Вот теперь, в бессонницу, он и вспоминал ту свою первую жизнь, когда время текло нормально; вспоминал, внутренним зрением ясно видя страницы автобиографии, написанной его собственным аккуратным почерком (их, как известно, не пишут на машинке), и не находил в ней ничего такого, чего следовало бы стыдиться, о чем сожалеть, не говоря уже о том, чтобы — опасаться. Все в жизни делалось правильно, в духе времени, жил он целеустремленно и целесообразно и даже, в общем, порядочно. Даже если спрашивать по самому большому спросу, по самому строгому кодексу, даже если анализировать и то, что в текст автобиографии не включалось, потому что не принято и не нужно было включать (где нужно, полагал Зернов, и так все знали, но и там понимали, что не всякий факт годится для биографии, ей нужны стены, а не всякого рода архитектурные излишества), — даже если анализировать и такие явления, то никаких порочащих его фактов там не имелось, ничего подсудного какому-нибудь моральному трибуналу.
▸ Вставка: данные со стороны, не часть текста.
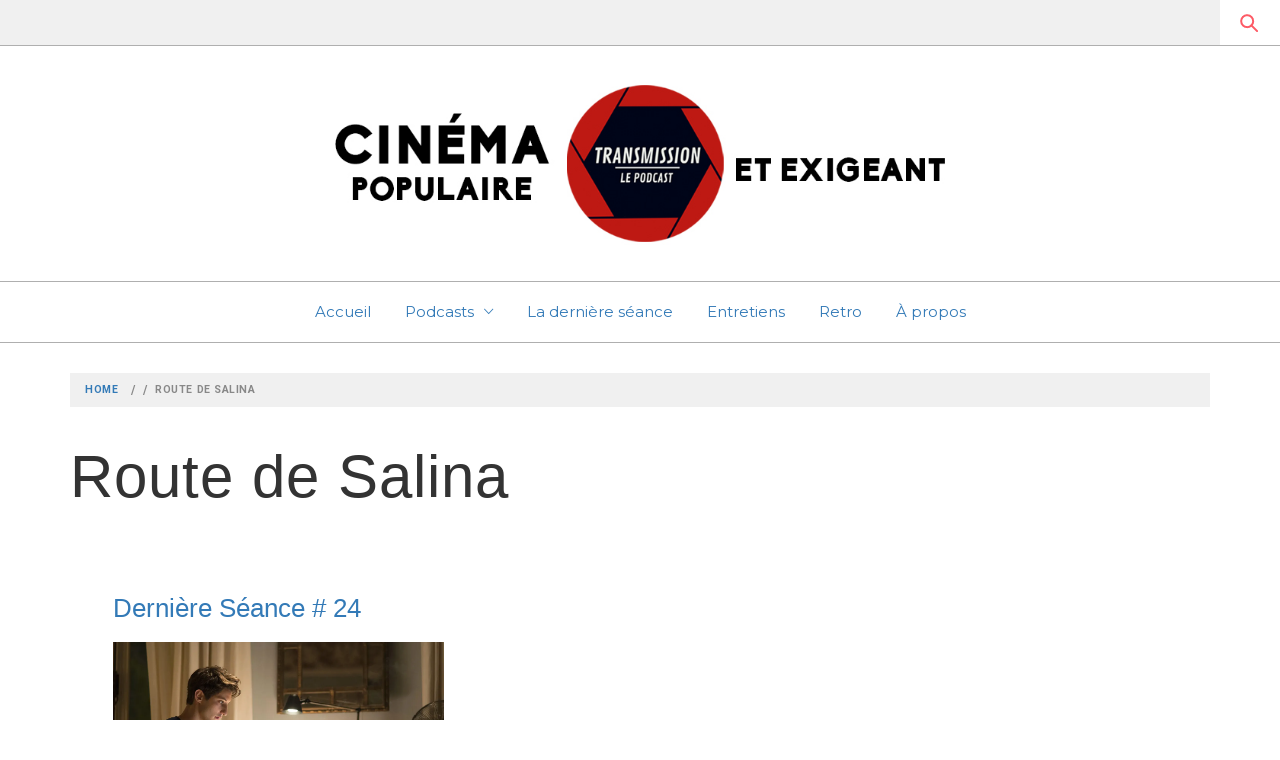

--- FILE ---
content_type: text/css
request_url: https://transmissionlepodcast.com/wp-content/themes/magazine-elite-1552772979-via-wpmarmite/style.css?ver=6.9
body_size: 110
content:
/*
Theme Name: Magazine Elite Enfant par WP Marmite
Description: Theme enfant du theme Magazine Elite. Vous pouvez desormais le personnaliser sans risquer de perdre vos modifications
Author: WPMarmite
Author URI: https://wpmarmite.com
Template: magazine-elite
Version: 1.0
*/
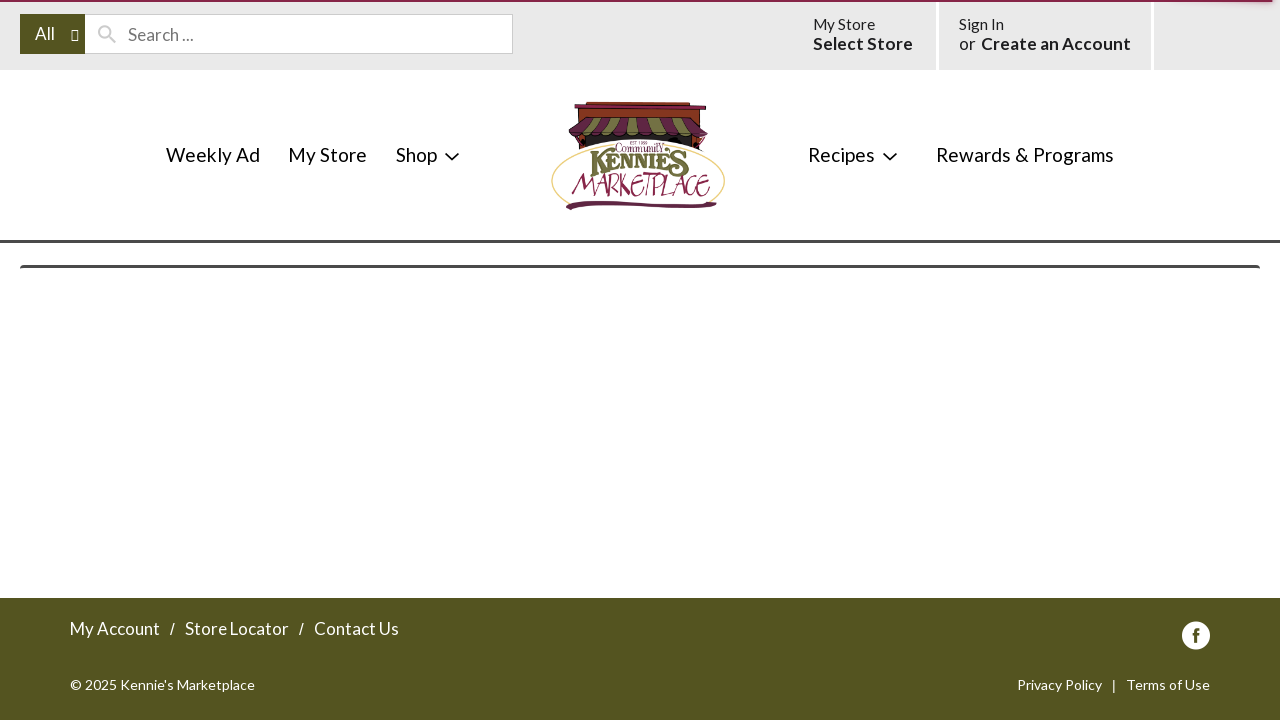

--- FILE ---
content_type: text/css
request_url: https://shop.kenniesmarket.com/wp-content/themes/fp-wp-y-kennies-marketplace/style.css?ver=1.0.18
body_size: -2
content:
/*
 Theme Name:   Kennie's Marketplace
 Description:  Kennie's Marketplace Theme
 Author:       Freshop
 Template:     fp-wp-y
 Version:      1.0.18
 Text Domain:  fp-wp-y-kennies-marketplace

 Freshop WordPress Theme © Freshop, Inc.
*/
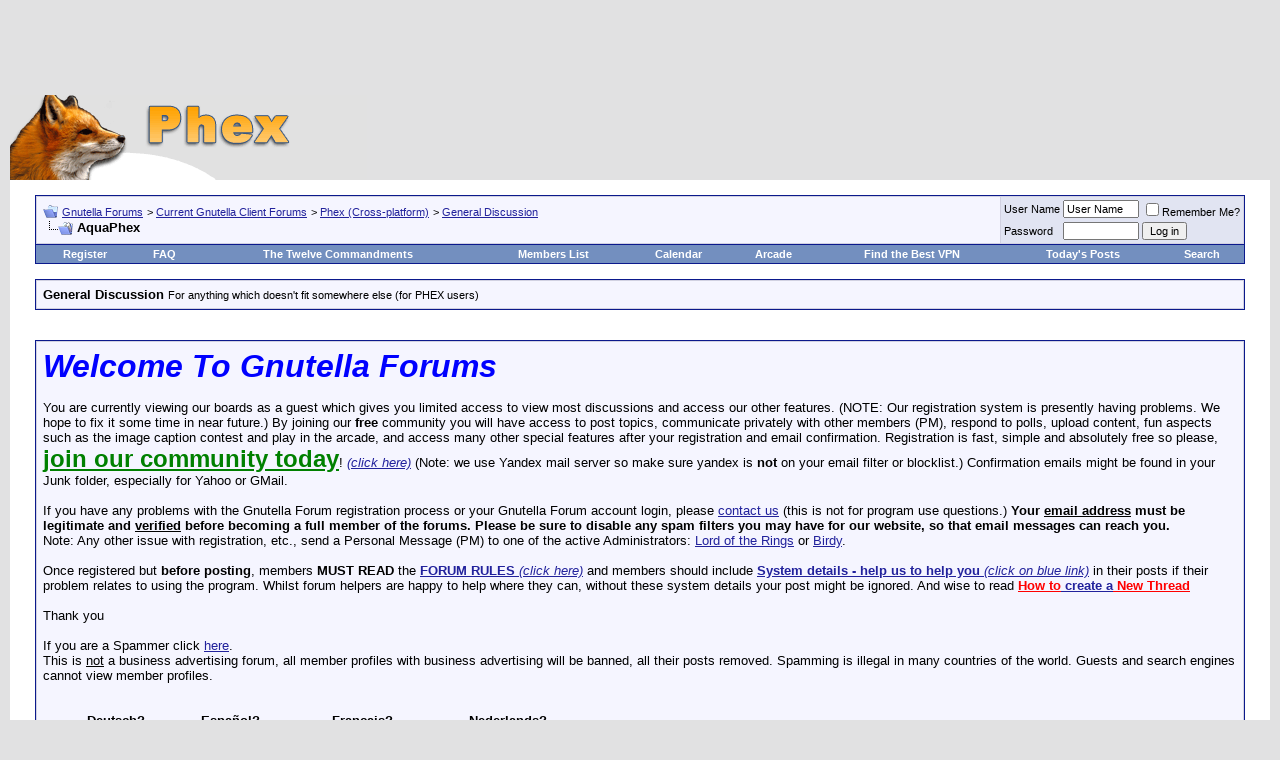

--- FILE ---
content_type: text/html; charset=utf-8
request_url: https://www.google.com/recaptcha/api2/aframe
body_size: 268
content:
<!DOCTYPE HTML><html><head><meta http-equiv="content-type" content="text/html; charset=UTF-8"></head><body><script nonce="MNoDpyWFVkkc8yP8j9nCIA">/** Anti-fraud and anti-abuse applications only. See google.com/recaptcha */ try{var clients={'sodar':'https://pagead2.googlesyndication.com/pagead/sodar?'};window.addEventListener("message",function(a){try{if(a.source===window.parent){var b=JSON.parse(a.data);var c=clients[b['id']];if(c){var d=document.createElement('img');d.src=c+b['params']+'&rc='+(localStorage.getItem("rc::a")?sessionStorage.getItem("rc::b"):"");window.document.body.appendChild(d);sessionStorage.setItem("rc::e",parseInt(sessionStorage.getItem("rc::e")||0)+1);localStorage.setItem("rc::h",'1769367592738');}}}catch(b){}});window.parent.postMessage("_grecaptcha_ready", "*");}catch(b){}</script></body></html>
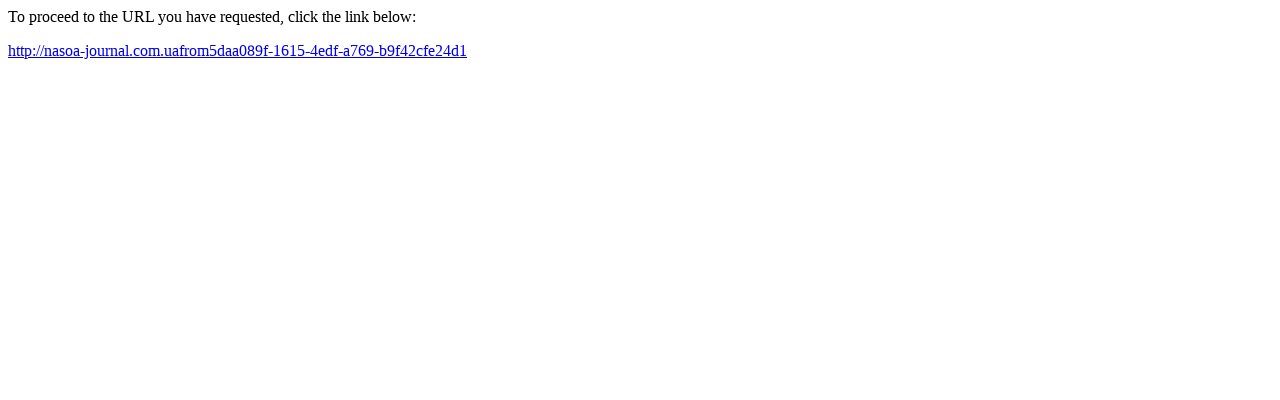

--- FILE ---
content_type: text/html
request_url: http://puurconfituur.be/?URL=nasoa-journal.com.uafrom5daa089f-1615-4edf-a769-b9f42cfe24d1
body_size: 285
content:
<html>
<head>
<meta http-equiv='Content-Type' content='text/html; charset=utf-8'/>
<title>Redirect</title>
</head>
<body><p>To proceed to the URL you have requested, click the link below:</p><p><a href='http://nasoa-journal.com.uafrom5daa089f-1615-4edf-a769-b9f42cfe24d1'>http://nasoa-journal.com.uafrom5daa089f-1615-4edf-a769-b9f42cfe24d1</a></p>
</body>
</html>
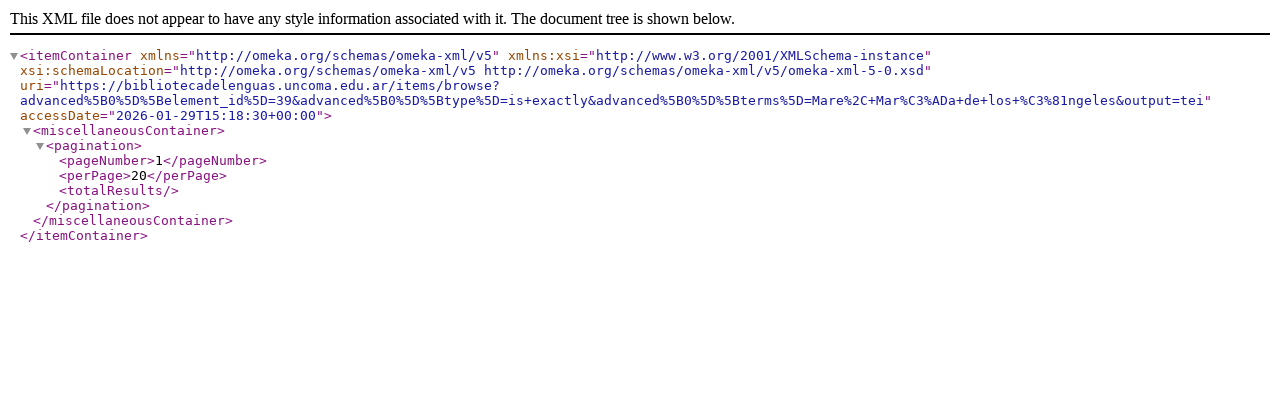

--- FILE ---
content_type: text/xml; charset=utf-8
request_url: https://bibliotecadelenguas.uncoma.edu.ar/items/browse?advanced%5B0%5D%5Belement_id%5D=39&advanced%5B0%5D%5Btype%5D=is+exactly&advanced%5B0%5D%5Bterms%5D=Mare%2C+Mar%C3%ADa+de+los+%C3%81ngeles&output=tei
body_size: 408
content:
<?xml version="1.0" encoding="UTF-8"?>
<itemContainer xmlns="http://omeka.org/schemas/omeka-xml/v5" xmlns:xsi="http://www.w3.org/2001/XMLSchema-instance" xsi:schemaLocation="http://omeka.org/schemas/omeka-xml/v5 http://omeka.org/schemas/omeka-xml/v5/omeka-xml-5-0.xsd" uri="https://bibliotecadelenguas.uncoma.edu.ar/items/browse?advanced%5B0%5D%5Belement_id%5D=39&amp;advanced%5B0%5D%5Btype%5D=is+exactly&amp;advanced%5B0%5D%5Bterms%5D=Mare%2C+Mar%C3%ADa+de+los+%C3%81ngeles&amp;output=tei" accessDate="2026-01-29T15:18:30+00:00">
  <miscellaneousContainer>
    <pagination>
      <pageNumber>1</pageNumber>
      <perPage>20</perPage>
      <totalResults/>
    </pagination>
  </miscellaneousContainer>
</itemContainer>
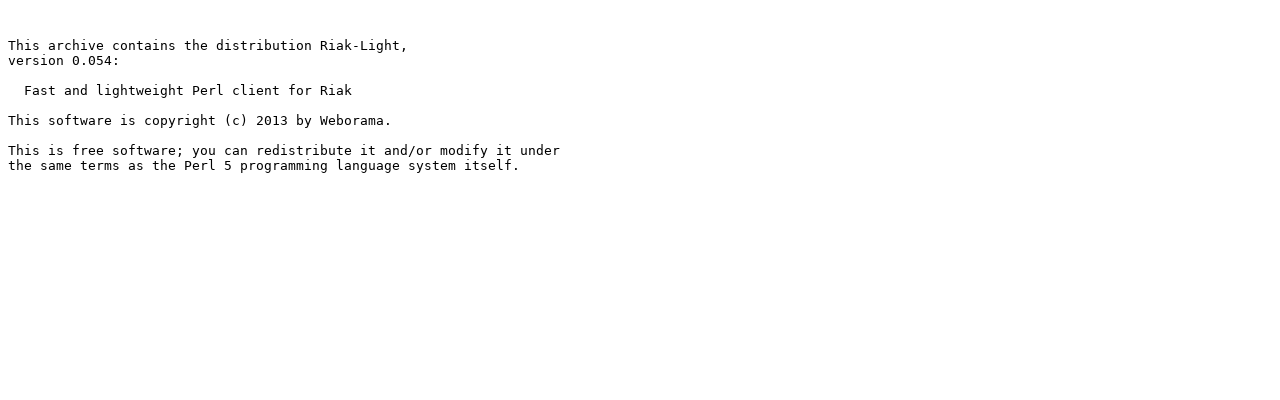

--- FILE ---
content_type: text/plain; charset=UTF-8
request_url: https://ftp.wayne.edu/CPAN/modules/by-category/07_Database_Interfaces/Riak/WEBORAMA/Riak-Light-0.054.readme
body_size: 301
content:


This archive contains the distribution Riak-Light,
version 0.054:

  Fast and lightweight Perl client for Riak

This software is copyright (c) 2013 by Weborama.

This is free software; you can redistribute it and/or modify it under
the same terms as the Perl 5 programming language system itself.


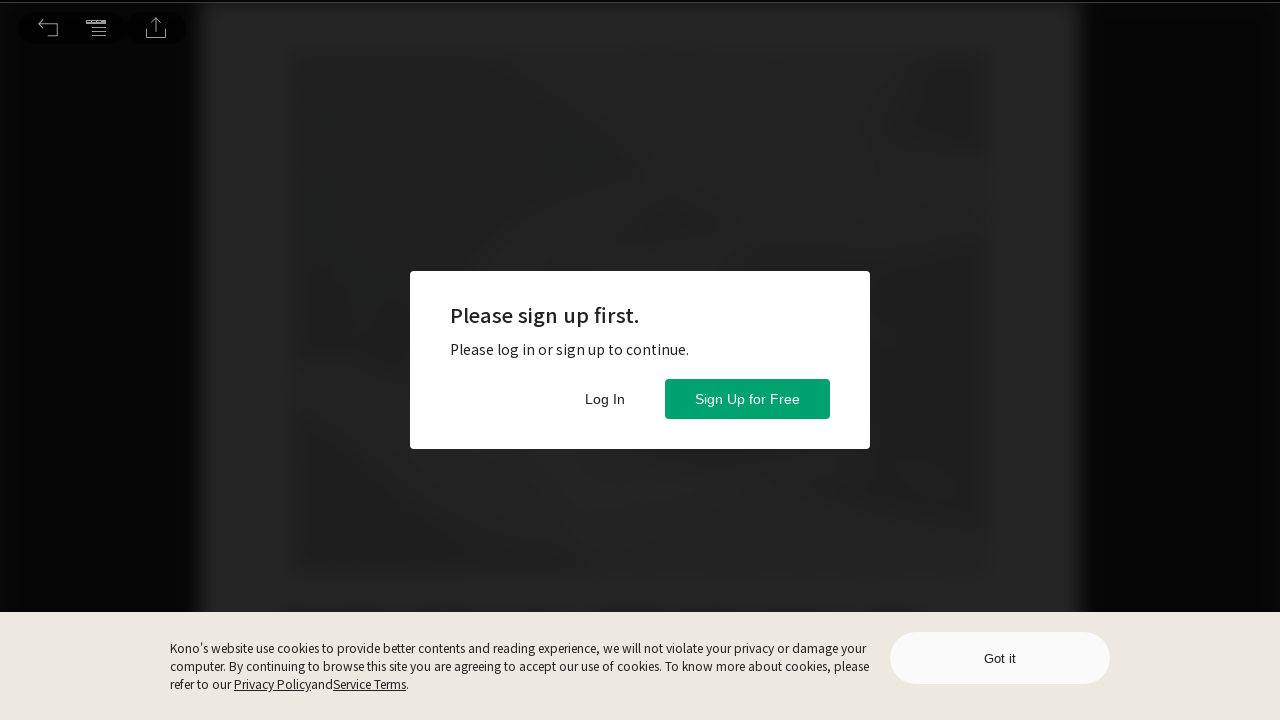

--- FILE ---
content_type: text/javascript
request_url: https://www.thekono.com/assets/index-BchRBzjQ.js
body_size: -89
content:
const R="CURRENT",s="READ",E="UNREAD";export{R as C,s as R,E as U};


--- FILE ---
content_type: image/svg+xml
request_url: https://www.thekono.com/assets/icon-active-3YaIfasV.svg
body_size: 454
content:
<?xml version="1.0" encoding="UTF-8"?>
<svg width="48px" height="48px" viewBox="0 0 48 48" version="1.1" xmlns="http://www.w3.org/2000/svg" xmlns:xlink="http://www.w3.org/1999/xlink">
    <!-- Generator: Sketch 52.3 (67297) - http://www.bohemiancoding.com/sketch -->
    <title>btn_web_larger_font_normal</title>
    <desc>Created with Sketch.</desc>
    <g id="Page-1" stroke="none" stroke-width="1" fill="none" fill-rule="evenodd">
        <g id="Kono-Desktop-EC-UI-kit" transform="translate(-699.000000, -111.000000)">
            <g id="btn_web_larger_font_normal" transform="translate(699.000000, 111.000000)">
                <g id="Group-22">
                    <rect id="Rectangle-11-Copy" fill-rule="nonzero" x="0" y="0" width="48" height="48"></rect>
                    <path d="M30,14 L30,17 L26.999,17 L26.999,18 L30,18 L30,21 L31,21 L31,18 L34,18 L34,17 L31,17 L31,14 L30,14 Z M14,19.999 L14,23 L15,23 L15,21 L20,21 L20,33 L17.999,33 L17.999,34 L23,34 L23,33 L21,33 L21,21 L25.999,21 L25.999,23 L26.999,23 L26.999,19.999 L14,19.999 Z M33,27 L28,27 L26.999,27 L26.999,28.999 L28,28.999 L28,27.999 L30,27.999 L30,33 L29,33 L29,34 L32,34 L32,33 L31,33 L31,27.999 L33,27.999 L33,28.999 L34,28.999 L34,27 L33,27 Z" id="Fill-1" fill="#FFFFFF"></path>
                </g>
            </g>
        </g>
    </g>
</svg>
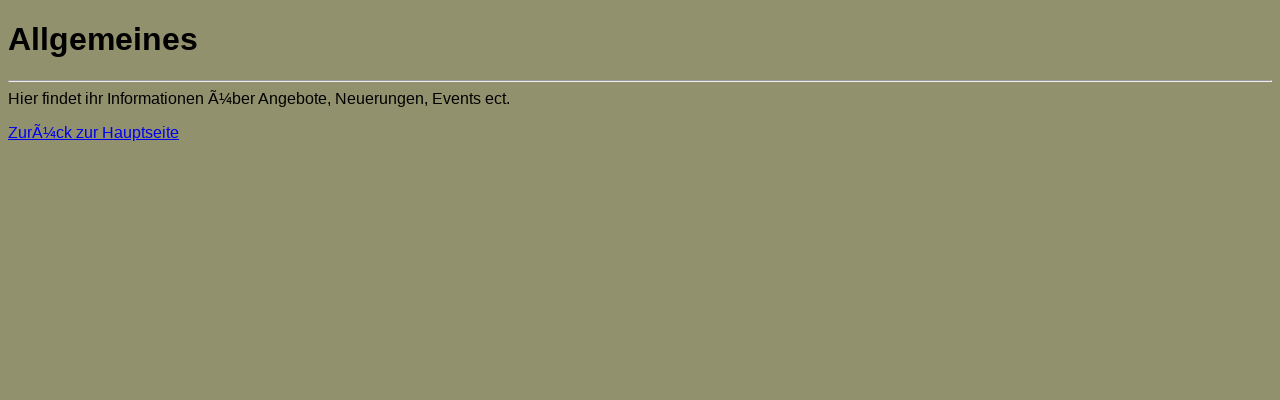

--- FILE ---
content_type: text/html
request_url: http://vonne-tante.com/Allgemeines.html
body_size: 328
content:
<!DOCTYPE html>
<html>
	<head>
		<title> Vonne-Tante </title>
		<link rel="stylesheet" href="style.css" type="text/css" />
	</head>
	<body>
	<h1>Allgemeines</h1>
	<hr/>
		Hier findet ihr Informationen über Angebote, Neuerungen, Events ect.
		<p><a href="Index.html">Zurück zur Hauptseite</a></p>
	</body>
</html>


--- FILE ---
content_type: text/css
request_url: http://vonne-tante.com/style.css
body_size: 406
content:
body{
	background-color: #91916D;
	color: #14817;
	font-family: sans-serif;)
}
#container{
	background-color: #DFE9F2;
	width: 960px;
	margin: auto;
	box-shadow: #141817 2px 2px 10px;
}
#kopf{
	background-image: url(Strand.jpg);
	padding: 80px;
}
#Teller {
	float:left;
	margin: 20px;
	width: 240px;
	
}
#navigation{
	width: 300px;
	float: left;
}
#inhalt{
	margin-left: 300px;
}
Мест, за которые можно было как-то ненароком зацепиться, было, по его прикидкам, три: отношения с Адой, история с автором и выступление против старого директора. Ну хорошо, рассмотрим каждый факт с самой строгой, пуританской, ригористской точки зрения, — размышлял он. — Отношения с Адой. Да, конечно, по букве морального кодекса это было проступком: связь с другой женщиной, супружеская измена, то есть, на первый взгляд, убедительный признак морального если не разложения, то неустойчивости, пусть и в самой начальной еще фазе. Но так ли на самом деле? Нет, — категорически не согласился он. — На самом деле все было не так. Никакой безответственности, никакого легкомыслия. Все дело в том, что он умер — умер как раз тогда, когда пришла пора их отношениям переходить в следующую, уже вовсе не предосудительную стадию. С Натальей у них давно уже не очень ладилось, отношения как-то перестали или почти перестали быть супружескими, и случилось это не из-за Ады, но как-то само по себе; можно ли в таком случае упрекать его в том, что он искал и нашел такого человека, с которым ему хотелось пройти всю еще предстоявшую часть жизни, и человек этот был на то готов и согласен? Нет, упрекнуть его нельзя было, разве что в том, что эта предстоявшая часть жизни так и не состоялась; но он же не самоубийством покончил, тут медицина сплоховала, нынешний ее уровень подвел; вот с нее пусть и спрашивают те, у кого язык так и зудит спрашивать да спрашивать, навешивать ярлыки и давать оценки. С медицины!